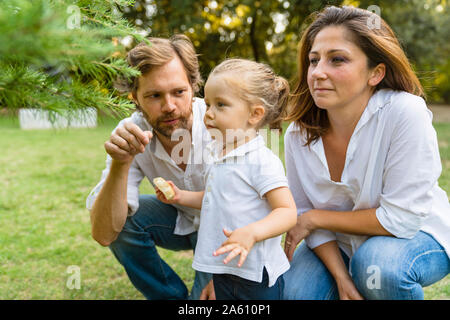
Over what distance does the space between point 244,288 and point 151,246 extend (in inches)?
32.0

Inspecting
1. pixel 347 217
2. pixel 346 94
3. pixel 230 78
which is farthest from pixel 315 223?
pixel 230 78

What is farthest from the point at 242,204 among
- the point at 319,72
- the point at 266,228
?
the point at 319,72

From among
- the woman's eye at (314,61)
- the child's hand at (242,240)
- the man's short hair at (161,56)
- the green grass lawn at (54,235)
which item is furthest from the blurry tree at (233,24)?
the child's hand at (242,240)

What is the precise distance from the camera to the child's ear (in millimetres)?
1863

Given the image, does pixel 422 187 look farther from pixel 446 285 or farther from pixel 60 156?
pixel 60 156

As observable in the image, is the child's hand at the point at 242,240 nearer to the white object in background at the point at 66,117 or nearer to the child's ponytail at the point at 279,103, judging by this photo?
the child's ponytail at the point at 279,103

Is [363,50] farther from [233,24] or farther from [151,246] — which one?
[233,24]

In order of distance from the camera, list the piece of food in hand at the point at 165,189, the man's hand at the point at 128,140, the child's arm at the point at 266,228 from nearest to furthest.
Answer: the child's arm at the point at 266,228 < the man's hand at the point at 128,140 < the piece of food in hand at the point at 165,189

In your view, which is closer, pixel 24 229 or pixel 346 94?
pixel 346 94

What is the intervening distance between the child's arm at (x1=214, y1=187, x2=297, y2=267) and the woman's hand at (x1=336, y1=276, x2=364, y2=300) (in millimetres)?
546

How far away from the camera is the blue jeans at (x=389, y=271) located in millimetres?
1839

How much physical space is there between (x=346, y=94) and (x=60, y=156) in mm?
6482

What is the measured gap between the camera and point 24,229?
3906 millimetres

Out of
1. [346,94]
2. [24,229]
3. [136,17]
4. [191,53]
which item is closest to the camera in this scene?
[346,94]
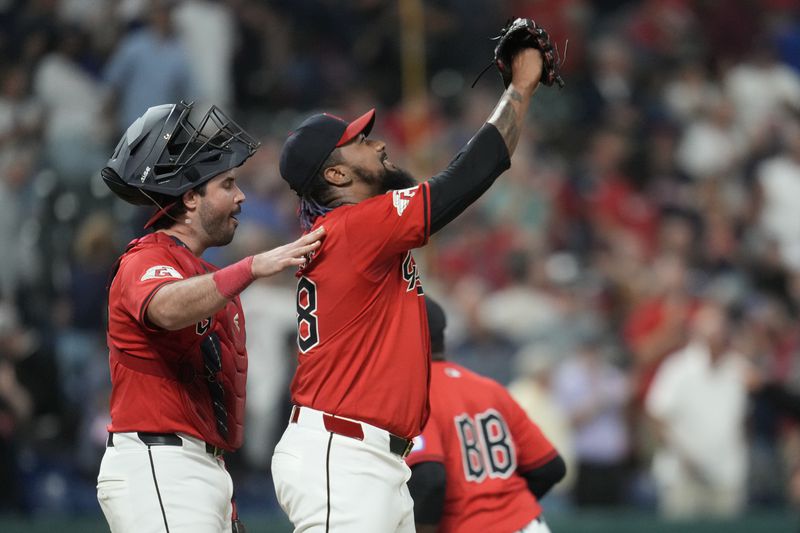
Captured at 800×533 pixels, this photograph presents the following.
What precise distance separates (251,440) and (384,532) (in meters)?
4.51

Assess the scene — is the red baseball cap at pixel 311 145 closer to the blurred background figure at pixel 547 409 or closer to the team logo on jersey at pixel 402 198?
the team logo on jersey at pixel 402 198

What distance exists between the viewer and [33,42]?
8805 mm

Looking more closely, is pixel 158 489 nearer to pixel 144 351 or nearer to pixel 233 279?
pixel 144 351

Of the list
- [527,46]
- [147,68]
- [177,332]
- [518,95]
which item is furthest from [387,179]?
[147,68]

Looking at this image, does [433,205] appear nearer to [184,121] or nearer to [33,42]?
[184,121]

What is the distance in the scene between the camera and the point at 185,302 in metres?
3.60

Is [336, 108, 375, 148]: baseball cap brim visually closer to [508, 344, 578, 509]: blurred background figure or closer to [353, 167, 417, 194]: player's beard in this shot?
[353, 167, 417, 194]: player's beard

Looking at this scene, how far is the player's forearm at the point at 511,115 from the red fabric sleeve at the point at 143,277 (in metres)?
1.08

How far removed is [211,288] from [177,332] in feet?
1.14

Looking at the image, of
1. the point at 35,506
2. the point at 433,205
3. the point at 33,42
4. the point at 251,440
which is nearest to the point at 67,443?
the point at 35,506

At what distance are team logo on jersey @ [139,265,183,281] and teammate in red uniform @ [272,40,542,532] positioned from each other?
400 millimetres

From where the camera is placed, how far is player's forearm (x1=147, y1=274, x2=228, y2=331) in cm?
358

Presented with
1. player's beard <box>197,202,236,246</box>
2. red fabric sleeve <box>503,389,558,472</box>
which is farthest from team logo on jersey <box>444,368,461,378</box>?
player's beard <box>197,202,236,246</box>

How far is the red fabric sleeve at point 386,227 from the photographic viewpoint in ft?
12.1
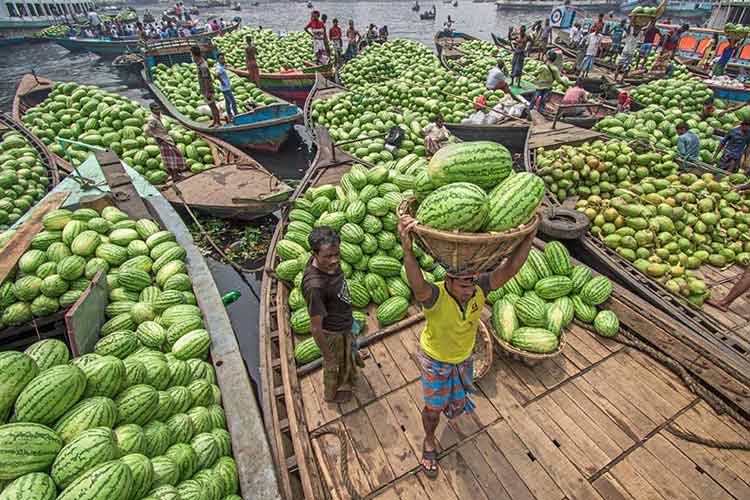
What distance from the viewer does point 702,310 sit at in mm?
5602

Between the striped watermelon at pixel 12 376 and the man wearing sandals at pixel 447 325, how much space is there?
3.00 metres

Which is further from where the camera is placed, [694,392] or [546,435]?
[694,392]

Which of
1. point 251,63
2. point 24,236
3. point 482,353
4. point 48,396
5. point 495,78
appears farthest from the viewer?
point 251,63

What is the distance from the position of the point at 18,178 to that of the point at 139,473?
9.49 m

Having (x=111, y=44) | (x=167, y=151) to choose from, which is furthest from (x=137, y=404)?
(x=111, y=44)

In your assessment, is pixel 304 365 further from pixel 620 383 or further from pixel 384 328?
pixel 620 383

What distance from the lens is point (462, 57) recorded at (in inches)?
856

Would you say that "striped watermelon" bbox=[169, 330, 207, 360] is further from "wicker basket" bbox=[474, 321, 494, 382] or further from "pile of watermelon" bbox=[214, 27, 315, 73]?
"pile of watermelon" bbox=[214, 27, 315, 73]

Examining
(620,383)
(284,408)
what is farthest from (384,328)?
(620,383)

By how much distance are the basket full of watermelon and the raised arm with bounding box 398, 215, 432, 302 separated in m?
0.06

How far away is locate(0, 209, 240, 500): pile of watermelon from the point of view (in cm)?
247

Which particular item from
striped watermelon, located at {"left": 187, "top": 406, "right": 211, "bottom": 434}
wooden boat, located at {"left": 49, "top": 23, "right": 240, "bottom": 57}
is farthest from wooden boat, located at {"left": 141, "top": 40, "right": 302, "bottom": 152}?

· · · ·

▶ **Problem**
Please rewrite all of the rows above, swapping "wooden boat" for "wooden canoe" wherever it occurs and keeping everything else the same. Leave the pictures out.

▶ **Finished exercise**
Over what distance does the space between point 244,288 and point 151,246 extend (in inches)?
32.0

Inspecting
1. pixel 347 217
2. pixel 346 94
3. pixel 230 78
which is farthest from pixel 315 223?
pixel 230 78

What is farthest from the point at 242,204 among
- the point at 319,72
- the point at 266,228
?
the point at 319,72

From among
- the woman's eye at (314,61)
- the child's hand at (242,240)
- the man's short hair at (161,56)
- the green grass lawn at (54,235)
which item is furthest from the blurry tree at (233,24)?
the child's hand at (242,240)

What is the precise distance from the camera to the child's ear (in millimetres)?
1863

Given the image, does pixel 422 187 look farther from pixel 446 285 or farther from pixel 60 156?
pixel 60 156

As observable in the image, is the child's hand at the point at 242,240 nearer to the white object in background at the point at 66,117 or nearer to the child's ponytail at the point at 279,103, judging by this photo?
the child's ponytail at the point at 279,103

Is [363,50] farther from [233,24] or farther from [151,246] — which one?
[233,24]

In order of distance from the camera, list the piece of food in hand at the point at 165,189, the man's hand at the point at 128,140, the child's arm at the point at 266,228 from nearest to furthest.
Answer: the child's arm at the point at 266,228 < the man's hand at the point at 128,140 < the piece of food in hand at the point at 165,189

In your view, which is closer, pixel 24 229 or pixel 346 94?
pixel 346 94

What is the intervening distance between the child's arm at (x1=214, y1=187, x2=297, y2=267) and the woman's hand at (x1=336, y1=276, x2=364, y2=300) (in millimetres)?
546

How far away from the camera is the blue jeans at (x=389, y=271) located in millimetres?
1839

How much physical space is there between (x=346, y=94) and (x=60, y=156) in mm?
6482

What is the measured gap between the camera and point 24,229?
3906 millimetres

Out of
1. [346,94]
2. [24,229]
3. [136,17]
4. [191,53]
which item is closest to the camera in this scene?
[346,94]
Captured at 800×533 pixels, this photograph presents the following.
What precise distance separates (251,440) and (384,532) (in meters)?
4.51

Assess the scene — is the red baseball cap at pixel 311 145 closer to the blurred background figure at pixel 547 409 or closer to the team logo on jersey at pixel 402 198?
the team logo on jersey at pixel 402 198

What distance exists between the viewer and [33,42]?
8805 mm

Looking more closely, is pixel 158 489 nearer to pixel 144 351 or nearer to pixel 233 279?
pixel 144 351

Of the list
- [527,46]
- [147,68]
- [177,332]
- [518,95]
which item is furthest from [387,179]?
[147,68]

Looking at this image, does [433,205] appear nearer to [184,121] or nearer to [33,42]?
[184,121]

What is the distance in the scene between the camera and the point at 185,302 in metres?
3.60

Is [336, 108, 375, 148]: baseball cap brim visually closer to [508, 344, 578, 509]: blurred background figure or closer to [353, 167, 417, 194]: player's beard in this shot?
[353, 167, 417, 194]: player's beard

Looking at this scene, how far is the player's forearm at the point at 511,115 from the red fabric sleeve at the point at 143,277 (in metres)?
1.08

How far removed is [211,288] from [177,332] in feet?
1.14

Looking at the image, of
1. the point at 35,506
2. the point at 433,205
3. the point at 33,42
4. the point at 251,440
which is nearest to the point at 67,443?
the point at 35,506

At what distance are team logo on jersey @ [139,265,183,281] and teammate in red uniform @ [272,40,542,532] positioned from each other?
400 millimetres

From where the camera is placed, how far is player's forearm (x1=147, y1=274, x2=228, y2=331) in cm?
358

Presented with
1. player's beard <box>197,202,236,246</box>
2. red fabric sleeve <box>503,389,558,472</box>
which is farthest from team logo on jersey <box>444,368,461,378</box>?
player's beard <box>197,202,236,246</box>

How far is the red fabric sleeve at point 386,227 from the photographic viewpoint in ft?
12.1
What distance from the viewer does point 702,310 sit at in mm?
5602

Between the striped watermelon at pixel 12 376 and the man wearing sandals at pixel 447 325, how much space is there?
3.00 metres

Which is further from where the camera is placed, [694,392] or [546,435]?
[694,392]

Which of
1. point 251,63
2. point 24,236
3. point 482,353
4. point 48,396
5. point 495,78
appears farthest from the viewer?
point 251,63

What is the distance from the position of the point at 18,178 to that of the point at 139,473?
9.49 m

Having (x=111, y=44) | (x=167, y=151) to choose from, which is furthest from (x=137, y=404)?
(x=111, y=44)

In your assessment, is pixel 304 365 further from pixel 620 383 or further from pixel 384 328?
pixel 620 383

What distance from the lens is point (462, 57) recorded at (in inches)?
856

Would you say that "striped watermelon" bbox=[169, 330, 207, 360] is further from "wicker basket" bbox=[474, 321, 494, 382] or further from "pile of watermelon" bbox=[214, 27, 315, 73]?
"pile of watermelon" bbox=[214, 27, 315, 73]

Examining
(620,383)
(284,408)
what is farthest from (384,328)?
(620,383)

By how much distance are the basket full of watermelon and the raised arm with bounding box 398, 215, 432, 302 separated in m?
0.06

How far away is locate(0, 209, 240, 500): pile of watermelon from the point of view (in cm)?
247

Which particular item from
striped watermelon, located at {"left": 187, "top": 406, "right": 211, "bottom": 434}
wooden canoe, located at {"left": 49, "top": 23, "right": 240, "bottom": 57}
is farthest from wooden canoe, located at {"left": 141, "top": 40, "right": 302, "bottom": 152}?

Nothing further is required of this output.